Contributing an estimated 10 percent of the world’s greenhouse gas emissions, the clothing industry is a worthy candidate for this kind of labeling. But in the end, addressing the climate crisis will require a populace informed on the true cost of everything. And not just in Europe. We need to keep marching beyond this laudable first step and take this proof of concept all the way, applying it to all goods produced and services rendered.

A recurring battle cry of climate advocacy is for accountability. The legal mandate to communicate the true cost of everything is a just demand for accountability. Every company will have to collect the required data from all the purveyors in every step of their production process. In almost every case, it will be the first time these companies themselves learn the actual cost of their products and services. More than providing the information (and accountability) to their customers, this information also shows the company where they can redesign and restructure so that they can create more sustainable products and services.

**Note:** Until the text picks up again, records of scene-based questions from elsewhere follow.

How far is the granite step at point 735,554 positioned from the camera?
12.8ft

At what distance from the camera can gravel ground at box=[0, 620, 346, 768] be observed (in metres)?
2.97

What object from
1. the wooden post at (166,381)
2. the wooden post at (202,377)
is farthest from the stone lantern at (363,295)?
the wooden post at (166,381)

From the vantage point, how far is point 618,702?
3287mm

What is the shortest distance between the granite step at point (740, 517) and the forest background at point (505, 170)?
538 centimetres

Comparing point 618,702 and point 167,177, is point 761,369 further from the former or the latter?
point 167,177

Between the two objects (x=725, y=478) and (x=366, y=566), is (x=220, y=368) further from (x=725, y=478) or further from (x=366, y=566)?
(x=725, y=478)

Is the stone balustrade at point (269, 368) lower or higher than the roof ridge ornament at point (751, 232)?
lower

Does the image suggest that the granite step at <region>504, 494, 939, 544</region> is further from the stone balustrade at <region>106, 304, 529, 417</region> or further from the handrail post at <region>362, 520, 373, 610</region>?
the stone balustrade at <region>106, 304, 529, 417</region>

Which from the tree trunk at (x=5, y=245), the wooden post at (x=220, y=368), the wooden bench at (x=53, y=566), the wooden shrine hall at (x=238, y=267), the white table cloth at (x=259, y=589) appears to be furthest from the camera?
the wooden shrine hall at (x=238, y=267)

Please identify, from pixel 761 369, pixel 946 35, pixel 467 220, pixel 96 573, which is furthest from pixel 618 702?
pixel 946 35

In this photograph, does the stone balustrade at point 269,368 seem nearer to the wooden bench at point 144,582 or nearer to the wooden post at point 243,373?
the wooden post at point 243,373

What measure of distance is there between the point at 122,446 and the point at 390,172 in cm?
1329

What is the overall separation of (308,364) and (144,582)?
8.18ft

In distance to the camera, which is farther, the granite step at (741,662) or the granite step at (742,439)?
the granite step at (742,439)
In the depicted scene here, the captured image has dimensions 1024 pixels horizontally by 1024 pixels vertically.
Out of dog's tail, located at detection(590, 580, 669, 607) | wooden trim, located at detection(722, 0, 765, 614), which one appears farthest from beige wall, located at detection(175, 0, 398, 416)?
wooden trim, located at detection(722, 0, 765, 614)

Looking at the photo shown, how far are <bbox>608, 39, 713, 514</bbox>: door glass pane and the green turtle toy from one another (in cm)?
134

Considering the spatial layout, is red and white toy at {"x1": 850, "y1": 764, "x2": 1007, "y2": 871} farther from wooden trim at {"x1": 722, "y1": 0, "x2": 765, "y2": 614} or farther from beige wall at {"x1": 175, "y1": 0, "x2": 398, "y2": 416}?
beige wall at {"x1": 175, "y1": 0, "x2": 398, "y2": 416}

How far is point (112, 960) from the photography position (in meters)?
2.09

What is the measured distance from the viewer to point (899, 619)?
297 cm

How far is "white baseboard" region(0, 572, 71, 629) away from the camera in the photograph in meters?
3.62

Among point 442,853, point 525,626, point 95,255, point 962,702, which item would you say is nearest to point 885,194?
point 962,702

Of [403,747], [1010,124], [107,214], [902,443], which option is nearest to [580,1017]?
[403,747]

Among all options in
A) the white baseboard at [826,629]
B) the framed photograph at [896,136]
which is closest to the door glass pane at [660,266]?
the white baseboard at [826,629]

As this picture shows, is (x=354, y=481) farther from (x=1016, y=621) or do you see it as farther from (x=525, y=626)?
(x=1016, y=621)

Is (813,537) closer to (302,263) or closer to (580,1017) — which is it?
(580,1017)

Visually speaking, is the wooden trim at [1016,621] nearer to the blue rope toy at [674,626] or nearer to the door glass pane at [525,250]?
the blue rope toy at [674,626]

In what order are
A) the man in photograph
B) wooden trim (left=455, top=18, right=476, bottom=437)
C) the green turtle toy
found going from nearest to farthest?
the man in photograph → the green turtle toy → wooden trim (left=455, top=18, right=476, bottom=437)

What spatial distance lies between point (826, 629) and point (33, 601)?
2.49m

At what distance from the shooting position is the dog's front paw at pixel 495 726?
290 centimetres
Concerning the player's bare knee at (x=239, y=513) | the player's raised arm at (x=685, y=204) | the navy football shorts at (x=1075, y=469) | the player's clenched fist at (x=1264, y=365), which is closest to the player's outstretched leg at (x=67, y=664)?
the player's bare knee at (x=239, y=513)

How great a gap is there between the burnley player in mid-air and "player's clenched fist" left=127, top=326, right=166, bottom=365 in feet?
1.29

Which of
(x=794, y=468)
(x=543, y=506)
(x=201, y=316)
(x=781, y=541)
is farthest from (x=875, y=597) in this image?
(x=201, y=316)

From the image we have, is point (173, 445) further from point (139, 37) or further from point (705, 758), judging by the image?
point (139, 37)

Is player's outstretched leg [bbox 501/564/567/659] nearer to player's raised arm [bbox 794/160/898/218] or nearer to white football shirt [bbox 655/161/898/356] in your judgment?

But a better informed consumer needs an additional piece of information. They need to know what they can buy instead if the labels before them all appear to provide unsustainable products. Without an alternative, there is paralysis and nothing changes. Labeling the true cost of everything shows us who is doing better than others (or than they themselves were doing previously), but consumers will want to start seeing a better value for their money. Right now, truly sustainable quality products like the shirts made by Tuckerman & Co. are not cost competitive. Making prices tell the truth begins to change that as organic cotton grown with a concern for regenerating the soil would cost the same or maybe less than cotton grown with fertilizers that damage the air and water and pesticides that harm both people and wildlife. The consumer would then buy less shirts but they would last longer and be better for the planet. This would be true of all products and services as they are produced sustainably, priced accordingly, and designed to last. It would mean the end of planned obsolescence. A small portion of the population can shop this way now, but recreating our consumptive world will require changing the entire system within which everyone consumes.

Photo by Sam Lion at Pexels

It’s in support of a false dichotomy when we debate who must shoulder the blame and take responsibility for addressing the climate crisis. Many climate advocates stress that the big corporate offenders have spent billions to sell us on our individual need to recycle or to stop using plastic bags and straws to divert us from the fact that the big companies themselves are the real problem. But ultimately it’s the aggregate of individual consumers who pay these mega-offenders to do so on our behalf. And doing so is so much the water we swim in that having so much more, on average, than most of the rest of the world, and thus adding so much more to the problem, feels like nothing but normal to too many of us. At an average of 25 tons of greenhouse gas emissions per person (and please note, this is not representative so much of an “average” American as it is of the one-fifth that are emitting at levels high enough to cover about one-third of the country’s overall household emissions), Americans are putting out 5 times the average of a person living elsewhere on the planet (thirteen times as much if it is a person living in an underdeveloped country). Meanwhile, the requirement to achieve a sustainable Earth is 2 tons per person. The behaviors that perpetuate our unnecessarily excessive lifestyles must change just as those of the corporations profiting from these behaviors must.

And believe it or not, there are a few countries with an even higher per capita contribution. After them, large land-mass countries like Canada and Australia sit right there with the United States. Europe, Japan, and South Korea follow closely behind. But few people in these countries have a recent memory of, or a new model for, a different way of living. All we can conceive of is some version of poverty, of having to give up things we imagine are critical to our well-being. It won’t be enough to simply change how energy is generated. We’ll have to change ourselves in order to live contentedly in a very different world.